题目:
请把从含有“Is man's ear”的那一行起、到含有“5. (x=745, y=357)”的那一行为止（两行都算在内）的各行放入一个Markdown表格，空行不计。表格分“序号”和“内容”两列。

:: 所给数据 ::

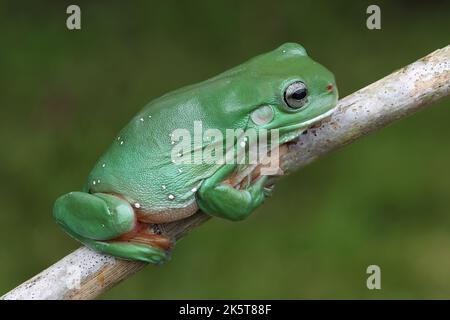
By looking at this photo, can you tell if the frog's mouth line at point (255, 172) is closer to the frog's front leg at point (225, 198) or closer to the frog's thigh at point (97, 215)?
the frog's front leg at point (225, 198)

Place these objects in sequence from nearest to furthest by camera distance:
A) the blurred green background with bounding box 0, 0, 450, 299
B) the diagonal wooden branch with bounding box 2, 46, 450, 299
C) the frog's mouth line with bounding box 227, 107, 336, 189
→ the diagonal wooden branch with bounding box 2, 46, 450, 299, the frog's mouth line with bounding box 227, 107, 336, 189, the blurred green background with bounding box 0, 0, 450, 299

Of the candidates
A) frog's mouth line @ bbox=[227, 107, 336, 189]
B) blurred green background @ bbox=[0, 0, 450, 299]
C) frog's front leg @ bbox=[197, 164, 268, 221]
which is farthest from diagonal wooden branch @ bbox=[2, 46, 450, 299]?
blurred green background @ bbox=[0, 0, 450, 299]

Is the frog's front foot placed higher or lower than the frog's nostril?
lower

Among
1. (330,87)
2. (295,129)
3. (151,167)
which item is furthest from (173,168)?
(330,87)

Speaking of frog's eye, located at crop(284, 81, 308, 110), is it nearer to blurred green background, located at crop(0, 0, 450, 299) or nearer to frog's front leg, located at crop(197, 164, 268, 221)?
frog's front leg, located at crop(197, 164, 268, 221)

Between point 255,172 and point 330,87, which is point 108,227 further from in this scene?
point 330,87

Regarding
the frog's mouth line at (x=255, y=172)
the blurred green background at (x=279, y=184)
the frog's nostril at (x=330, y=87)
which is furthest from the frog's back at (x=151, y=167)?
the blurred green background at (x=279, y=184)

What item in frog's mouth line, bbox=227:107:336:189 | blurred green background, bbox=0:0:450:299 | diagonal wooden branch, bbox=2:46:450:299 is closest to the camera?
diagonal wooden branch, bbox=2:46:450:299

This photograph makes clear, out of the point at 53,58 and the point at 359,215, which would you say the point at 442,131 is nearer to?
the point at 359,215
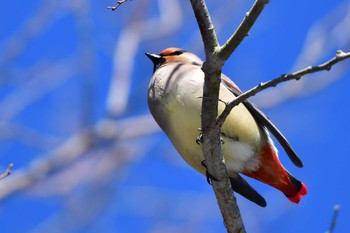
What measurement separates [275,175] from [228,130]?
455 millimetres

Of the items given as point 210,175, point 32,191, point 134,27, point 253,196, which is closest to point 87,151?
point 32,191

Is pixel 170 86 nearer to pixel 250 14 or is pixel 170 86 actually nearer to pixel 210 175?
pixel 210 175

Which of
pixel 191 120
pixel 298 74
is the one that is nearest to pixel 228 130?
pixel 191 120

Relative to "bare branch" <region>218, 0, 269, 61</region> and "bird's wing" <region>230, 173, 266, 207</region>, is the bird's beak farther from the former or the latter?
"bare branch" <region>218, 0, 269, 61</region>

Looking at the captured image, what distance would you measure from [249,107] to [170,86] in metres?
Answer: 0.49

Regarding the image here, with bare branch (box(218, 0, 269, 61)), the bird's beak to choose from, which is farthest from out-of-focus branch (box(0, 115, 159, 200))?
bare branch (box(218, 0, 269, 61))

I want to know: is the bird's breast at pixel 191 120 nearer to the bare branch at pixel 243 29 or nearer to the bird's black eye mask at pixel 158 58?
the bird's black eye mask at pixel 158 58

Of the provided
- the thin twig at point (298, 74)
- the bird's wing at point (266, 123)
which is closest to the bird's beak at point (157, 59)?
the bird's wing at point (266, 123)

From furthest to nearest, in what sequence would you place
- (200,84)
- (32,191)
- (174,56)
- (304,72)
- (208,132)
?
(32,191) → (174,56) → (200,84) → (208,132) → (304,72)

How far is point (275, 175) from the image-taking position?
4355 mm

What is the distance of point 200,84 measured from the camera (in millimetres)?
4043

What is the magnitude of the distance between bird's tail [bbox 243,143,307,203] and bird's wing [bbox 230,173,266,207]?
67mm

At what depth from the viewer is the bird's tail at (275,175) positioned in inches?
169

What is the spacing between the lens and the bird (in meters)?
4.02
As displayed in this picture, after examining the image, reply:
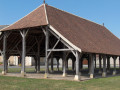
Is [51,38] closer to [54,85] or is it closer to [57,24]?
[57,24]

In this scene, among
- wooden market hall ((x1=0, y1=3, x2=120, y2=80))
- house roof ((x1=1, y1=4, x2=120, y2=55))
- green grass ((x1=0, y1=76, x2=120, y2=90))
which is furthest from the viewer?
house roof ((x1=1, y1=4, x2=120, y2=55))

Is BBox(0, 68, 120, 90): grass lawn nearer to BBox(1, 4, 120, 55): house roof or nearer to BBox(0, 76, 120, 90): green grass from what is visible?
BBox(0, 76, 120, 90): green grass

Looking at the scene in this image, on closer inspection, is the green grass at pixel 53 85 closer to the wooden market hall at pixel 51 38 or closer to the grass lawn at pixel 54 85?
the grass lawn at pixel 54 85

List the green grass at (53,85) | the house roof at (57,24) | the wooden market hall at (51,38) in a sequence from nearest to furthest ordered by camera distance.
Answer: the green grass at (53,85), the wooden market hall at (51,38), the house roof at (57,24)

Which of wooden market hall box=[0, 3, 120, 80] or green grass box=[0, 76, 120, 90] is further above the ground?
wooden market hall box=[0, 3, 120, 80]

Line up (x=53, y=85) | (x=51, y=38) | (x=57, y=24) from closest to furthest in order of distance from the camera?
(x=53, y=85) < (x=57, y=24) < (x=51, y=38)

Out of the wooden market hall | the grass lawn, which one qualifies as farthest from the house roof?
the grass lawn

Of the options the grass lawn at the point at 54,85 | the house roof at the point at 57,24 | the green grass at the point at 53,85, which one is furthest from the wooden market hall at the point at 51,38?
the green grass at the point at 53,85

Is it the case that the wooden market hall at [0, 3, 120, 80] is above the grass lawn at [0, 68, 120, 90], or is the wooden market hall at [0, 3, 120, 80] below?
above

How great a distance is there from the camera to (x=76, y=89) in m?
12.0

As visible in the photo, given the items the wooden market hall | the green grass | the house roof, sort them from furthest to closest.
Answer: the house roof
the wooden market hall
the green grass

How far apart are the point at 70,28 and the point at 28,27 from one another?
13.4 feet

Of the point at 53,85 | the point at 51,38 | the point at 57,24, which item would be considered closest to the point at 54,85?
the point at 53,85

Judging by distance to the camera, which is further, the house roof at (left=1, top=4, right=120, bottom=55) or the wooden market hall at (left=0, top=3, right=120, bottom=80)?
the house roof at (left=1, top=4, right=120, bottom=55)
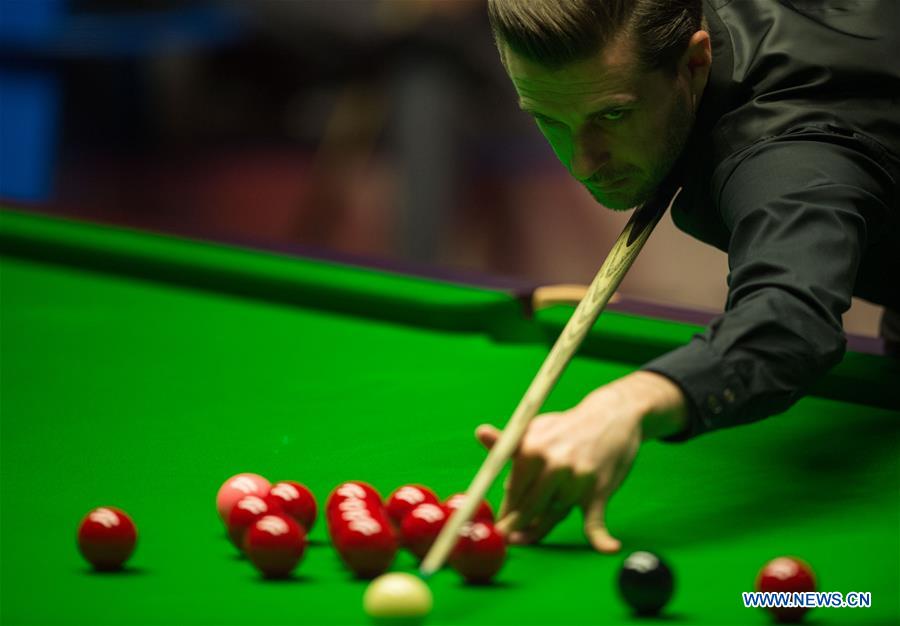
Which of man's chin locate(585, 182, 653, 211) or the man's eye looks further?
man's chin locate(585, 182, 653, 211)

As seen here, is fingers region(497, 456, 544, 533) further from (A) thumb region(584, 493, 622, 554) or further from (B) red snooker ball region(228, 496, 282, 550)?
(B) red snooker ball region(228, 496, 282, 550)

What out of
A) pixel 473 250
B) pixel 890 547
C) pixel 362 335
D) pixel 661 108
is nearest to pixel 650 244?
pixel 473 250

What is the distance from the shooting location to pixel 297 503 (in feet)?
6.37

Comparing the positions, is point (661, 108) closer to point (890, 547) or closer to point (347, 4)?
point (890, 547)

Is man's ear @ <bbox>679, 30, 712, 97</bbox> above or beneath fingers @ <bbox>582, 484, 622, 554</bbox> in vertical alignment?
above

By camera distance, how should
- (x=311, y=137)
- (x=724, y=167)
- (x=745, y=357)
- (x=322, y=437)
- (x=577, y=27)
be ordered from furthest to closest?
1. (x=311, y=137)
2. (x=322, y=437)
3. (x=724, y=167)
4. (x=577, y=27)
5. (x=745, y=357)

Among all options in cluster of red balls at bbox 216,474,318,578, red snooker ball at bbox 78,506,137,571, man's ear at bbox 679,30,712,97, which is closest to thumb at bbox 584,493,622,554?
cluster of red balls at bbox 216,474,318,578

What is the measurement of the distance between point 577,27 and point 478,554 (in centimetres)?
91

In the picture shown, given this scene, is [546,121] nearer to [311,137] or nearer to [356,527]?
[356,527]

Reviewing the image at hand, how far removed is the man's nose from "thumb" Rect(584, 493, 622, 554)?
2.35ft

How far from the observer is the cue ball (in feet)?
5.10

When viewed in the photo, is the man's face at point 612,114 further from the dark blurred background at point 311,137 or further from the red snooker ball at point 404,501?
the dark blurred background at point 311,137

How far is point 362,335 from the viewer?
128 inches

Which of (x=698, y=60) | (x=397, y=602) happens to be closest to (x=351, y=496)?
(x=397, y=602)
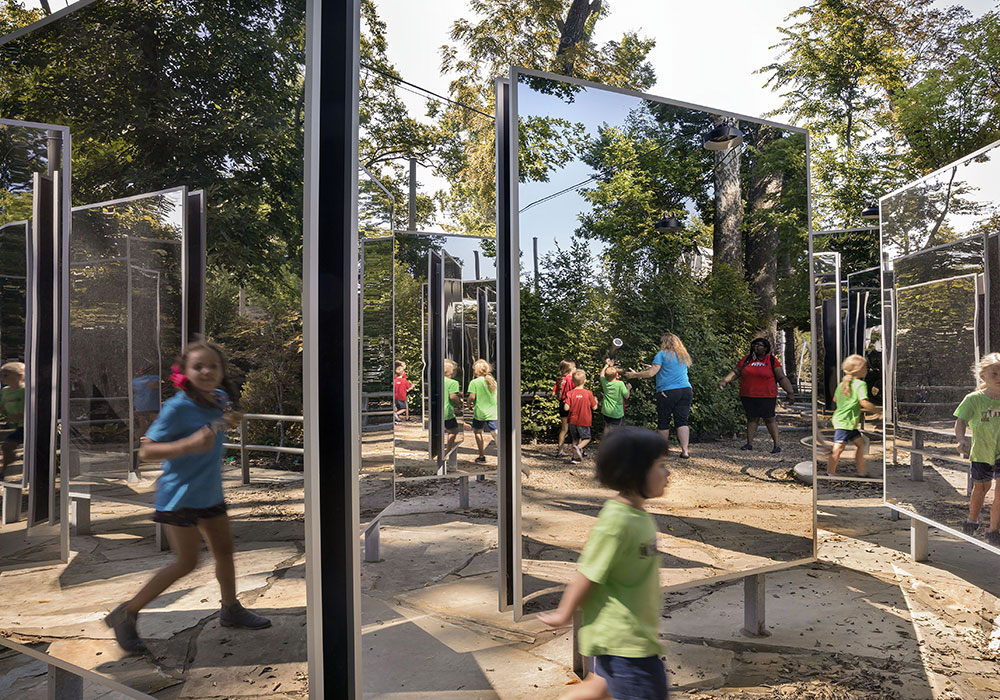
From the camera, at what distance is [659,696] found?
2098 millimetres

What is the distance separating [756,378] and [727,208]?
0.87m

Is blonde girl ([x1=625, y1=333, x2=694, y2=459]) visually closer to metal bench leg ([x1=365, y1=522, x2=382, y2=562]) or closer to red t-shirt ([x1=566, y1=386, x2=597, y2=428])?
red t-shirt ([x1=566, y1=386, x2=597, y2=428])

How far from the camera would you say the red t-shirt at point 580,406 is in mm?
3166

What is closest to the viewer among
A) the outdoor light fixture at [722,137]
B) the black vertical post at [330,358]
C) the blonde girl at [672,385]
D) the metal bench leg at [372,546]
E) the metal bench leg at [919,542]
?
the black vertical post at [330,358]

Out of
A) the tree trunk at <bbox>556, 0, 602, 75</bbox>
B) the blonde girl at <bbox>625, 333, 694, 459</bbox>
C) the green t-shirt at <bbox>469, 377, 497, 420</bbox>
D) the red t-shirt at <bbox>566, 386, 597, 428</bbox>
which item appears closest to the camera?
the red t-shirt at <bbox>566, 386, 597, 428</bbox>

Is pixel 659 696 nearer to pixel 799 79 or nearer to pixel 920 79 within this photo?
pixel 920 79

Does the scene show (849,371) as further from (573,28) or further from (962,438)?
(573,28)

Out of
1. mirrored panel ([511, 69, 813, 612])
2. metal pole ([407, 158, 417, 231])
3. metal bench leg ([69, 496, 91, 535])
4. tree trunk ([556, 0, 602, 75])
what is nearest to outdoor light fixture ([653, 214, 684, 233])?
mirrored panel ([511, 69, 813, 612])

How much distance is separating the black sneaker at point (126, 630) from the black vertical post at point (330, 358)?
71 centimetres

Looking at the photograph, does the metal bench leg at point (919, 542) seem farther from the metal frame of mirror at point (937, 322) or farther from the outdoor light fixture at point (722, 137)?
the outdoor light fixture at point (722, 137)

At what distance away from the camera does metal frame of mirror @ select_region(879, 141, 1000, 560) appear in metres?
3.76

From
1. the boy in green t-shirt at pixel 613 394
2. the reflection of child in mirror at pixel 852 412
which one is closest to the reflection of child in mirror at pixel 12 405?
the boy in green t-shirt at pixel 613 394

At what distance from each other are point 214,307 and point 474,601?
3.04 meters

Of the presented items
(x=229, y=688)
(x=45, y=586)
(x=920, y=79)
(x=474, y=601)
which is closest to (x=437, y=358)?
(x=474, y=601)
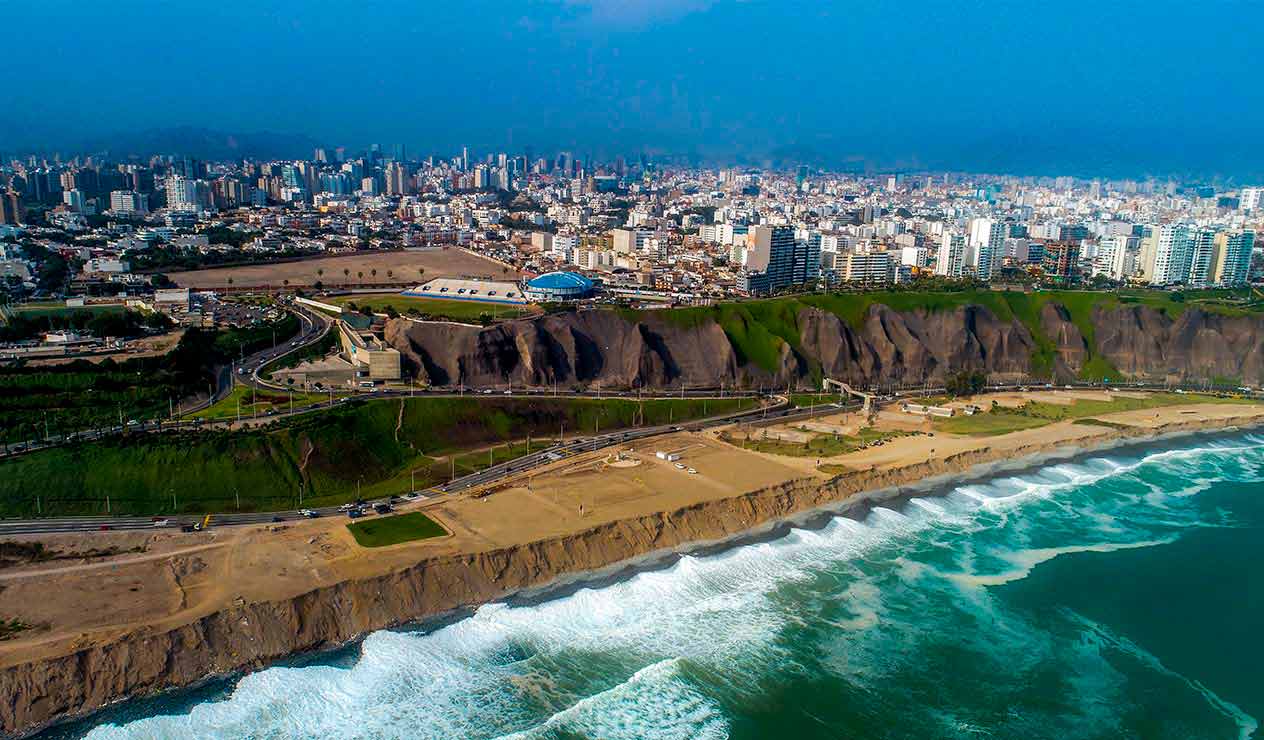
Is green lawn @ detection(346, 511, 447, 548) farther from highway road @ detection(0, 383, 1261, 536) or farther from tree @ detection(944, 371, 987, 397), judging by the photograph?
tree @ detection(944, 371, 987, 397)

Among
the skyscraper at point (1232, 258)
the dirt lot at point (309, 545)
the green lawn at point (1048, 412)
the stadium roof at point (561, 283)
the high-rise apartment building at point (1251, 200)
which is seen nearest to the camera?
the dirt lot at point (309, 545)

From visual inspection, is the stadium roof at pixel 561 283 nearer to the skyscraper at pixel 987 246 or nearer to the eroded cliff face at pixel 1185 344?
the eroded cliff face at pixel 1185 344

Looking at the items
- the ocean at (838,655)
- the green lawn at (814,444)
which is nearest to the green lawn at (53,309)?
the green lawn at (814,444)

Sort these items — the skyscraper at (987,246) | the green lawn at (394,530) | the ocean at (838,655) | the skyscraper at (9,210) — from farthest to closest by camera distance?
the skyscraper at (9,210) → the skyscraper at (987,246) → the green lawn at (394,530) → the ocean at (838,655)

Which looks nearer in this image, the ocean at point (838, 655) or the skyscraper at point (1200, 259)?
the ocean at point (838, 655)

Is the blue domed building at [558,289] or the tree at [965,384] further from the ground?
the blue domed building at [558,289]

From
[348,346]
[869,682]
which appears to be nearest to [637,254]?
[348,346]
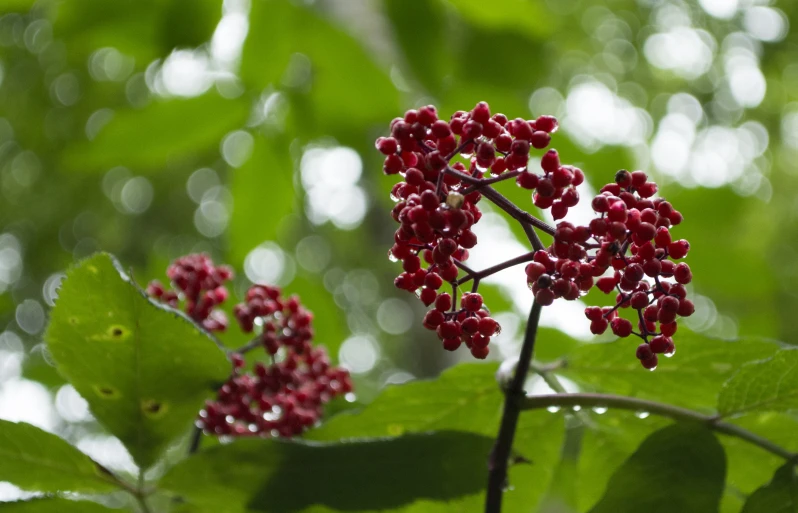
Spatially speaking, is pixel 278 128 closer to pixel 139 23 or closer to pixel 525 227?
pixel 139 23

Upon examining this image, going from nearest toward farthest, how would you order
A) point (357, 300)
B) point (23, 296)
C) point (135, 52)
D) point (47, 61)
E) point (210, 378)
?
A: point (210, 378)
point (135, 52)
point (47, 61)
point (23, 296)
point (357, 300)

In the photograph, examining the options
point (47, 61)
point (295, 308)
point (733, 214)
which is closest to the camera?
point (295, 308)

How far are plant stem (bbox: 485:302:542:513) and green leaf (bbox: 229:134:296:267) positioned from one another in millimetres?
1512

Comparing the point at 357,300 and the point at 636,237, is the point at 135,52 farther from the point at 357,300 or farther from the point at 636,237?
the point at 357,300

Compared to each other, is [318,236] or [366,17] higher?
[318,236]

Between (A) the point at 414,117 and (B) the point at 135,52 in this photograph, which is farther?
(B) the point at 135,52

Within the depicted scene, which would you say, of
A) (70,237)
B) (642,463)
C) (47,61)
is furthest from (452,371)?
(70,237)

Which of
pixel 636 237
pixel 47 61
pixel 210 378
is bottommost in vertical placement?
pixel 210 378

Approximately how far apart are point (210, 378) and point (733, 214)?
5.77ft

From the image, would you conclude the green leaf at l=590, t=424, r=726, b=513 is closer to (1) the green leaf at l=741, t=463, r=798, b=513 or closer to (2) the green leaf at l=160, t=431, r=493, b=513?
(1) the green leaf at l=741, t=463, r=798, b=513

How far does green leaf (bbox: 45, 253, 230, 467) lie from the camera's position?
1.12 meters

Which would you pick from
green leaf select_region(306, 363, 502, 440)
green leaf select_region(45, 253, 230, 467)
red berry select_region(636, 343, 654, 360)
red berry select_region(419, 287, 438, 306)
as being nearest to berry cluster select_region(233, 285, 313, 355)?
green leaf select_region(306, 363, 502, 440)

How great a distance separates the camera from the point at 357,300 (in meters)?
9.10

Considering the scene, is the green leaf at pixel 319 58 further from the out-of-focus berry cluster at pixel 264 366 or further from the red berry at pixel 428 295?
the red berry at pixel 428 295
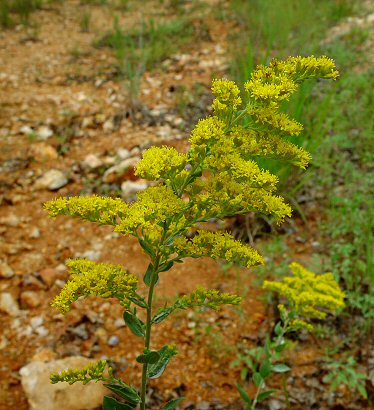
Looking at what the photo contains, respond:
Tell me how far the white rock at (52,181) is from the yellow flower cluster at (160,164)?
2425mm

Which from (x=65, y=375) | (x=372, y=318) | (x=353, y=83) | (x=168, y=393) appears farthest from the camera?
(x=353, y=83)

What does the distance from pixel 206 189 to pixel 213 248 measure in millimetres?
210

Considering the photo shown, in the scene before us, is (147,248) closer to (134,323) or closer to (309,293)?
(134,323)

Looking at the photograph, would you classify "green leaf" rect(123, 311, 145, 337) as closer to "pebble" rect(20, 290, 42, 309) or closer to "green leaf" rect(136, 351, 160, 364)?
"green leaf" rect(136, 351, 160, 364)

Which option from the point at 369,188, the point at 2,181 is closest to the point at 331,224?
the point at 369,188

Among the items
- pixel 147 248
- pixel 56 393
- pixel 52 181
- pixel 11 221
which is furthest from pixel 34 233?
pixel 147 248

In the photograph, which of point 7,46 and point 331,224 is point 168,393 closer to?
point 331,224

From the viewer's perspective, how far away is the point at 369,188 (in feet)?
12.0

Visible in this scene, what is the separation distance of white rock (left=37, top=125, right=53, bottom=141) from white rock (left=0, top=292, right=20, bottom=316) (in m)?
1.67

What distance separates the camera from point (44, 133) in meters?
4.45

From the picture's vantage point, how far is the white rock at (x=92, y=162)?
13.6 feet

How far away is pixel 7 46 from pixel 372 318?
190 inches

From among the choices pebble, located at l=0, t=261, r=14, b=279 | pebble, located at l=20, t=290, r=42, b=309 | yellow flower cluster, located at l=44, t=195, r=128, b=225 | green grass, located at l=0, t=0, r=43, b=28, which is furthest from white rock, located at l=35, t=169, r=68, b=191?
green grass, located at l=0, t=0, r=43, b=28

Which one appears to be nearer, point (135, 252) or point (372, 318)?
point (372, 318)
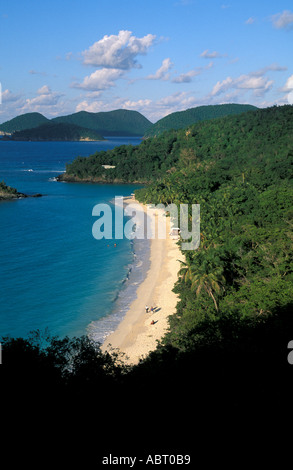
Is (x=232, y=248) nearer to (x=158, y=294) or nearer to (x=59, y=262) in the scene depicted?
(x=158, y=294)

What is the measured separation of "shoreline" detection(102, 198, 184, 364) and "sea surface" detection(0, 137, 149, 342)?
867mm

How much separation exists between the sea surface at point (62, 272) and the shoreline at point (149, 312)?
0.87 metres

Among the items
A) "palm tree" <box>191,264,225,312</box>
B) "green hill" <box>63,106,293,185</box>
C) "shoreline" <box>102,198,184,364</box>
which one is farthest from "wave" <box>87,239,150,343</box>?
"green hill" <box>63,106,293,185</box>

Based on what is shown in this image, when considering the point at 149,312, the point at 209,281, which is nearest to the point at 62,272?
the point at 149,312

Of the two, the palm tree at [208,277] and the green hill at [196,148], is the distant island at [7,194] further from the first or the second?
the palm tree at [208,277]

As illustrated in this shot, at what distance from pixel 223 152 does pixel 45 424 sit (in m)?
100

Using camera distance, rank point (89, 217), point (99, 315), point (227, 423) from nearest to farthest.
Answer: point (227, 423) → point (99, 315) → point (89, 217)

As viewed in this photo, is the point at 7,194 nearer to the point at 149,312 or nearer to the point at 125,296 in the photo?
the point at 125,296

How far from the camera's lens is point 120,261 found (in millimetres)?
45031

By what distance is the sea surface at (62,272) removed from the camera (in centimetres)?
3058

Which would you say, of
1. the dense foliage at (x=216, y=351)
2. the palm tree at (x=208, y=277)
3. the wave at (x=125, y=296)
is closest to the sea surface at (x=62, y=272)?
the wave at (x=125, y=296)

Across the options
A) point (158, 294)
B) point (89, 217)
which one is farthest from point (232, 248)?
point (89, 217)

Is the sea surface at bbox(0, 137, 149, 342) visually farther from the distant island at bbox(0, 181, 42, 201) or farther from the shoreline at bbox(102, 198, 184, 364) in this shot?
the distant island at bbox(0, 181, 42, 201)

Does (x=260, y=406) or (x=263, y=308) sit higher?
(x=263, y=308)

:::

本题输出:
| 序号 | 内容 |
|---|---|
| 1 | Is man's ear @ <bbox>679, 30, 712, 97</bbox> above or beneath fingers @ <bbox>582, 484, 622, 554</bbox> in vertical alignment? |
| 2 | above |
| 3 | By camera distance, how should |
| 4 | - (x=311, y=137) |
| 5 | - (x=724, y=167) |
| 6 | - (x=745, y=357) |
| 7 | - (x=322, y=437) |
| 8 | - (x=577, y=27) |
| 9 | be ordered from furthest to closest? |
| 10 | 1. (x=311, y=137) |
| 11 | 2. (x=322, y=437) |
| 12 | 3. (x=724, y=167) |
| 13 | 4. (x=577, y=27) |
| 14 | 5. (x=745, y=357) |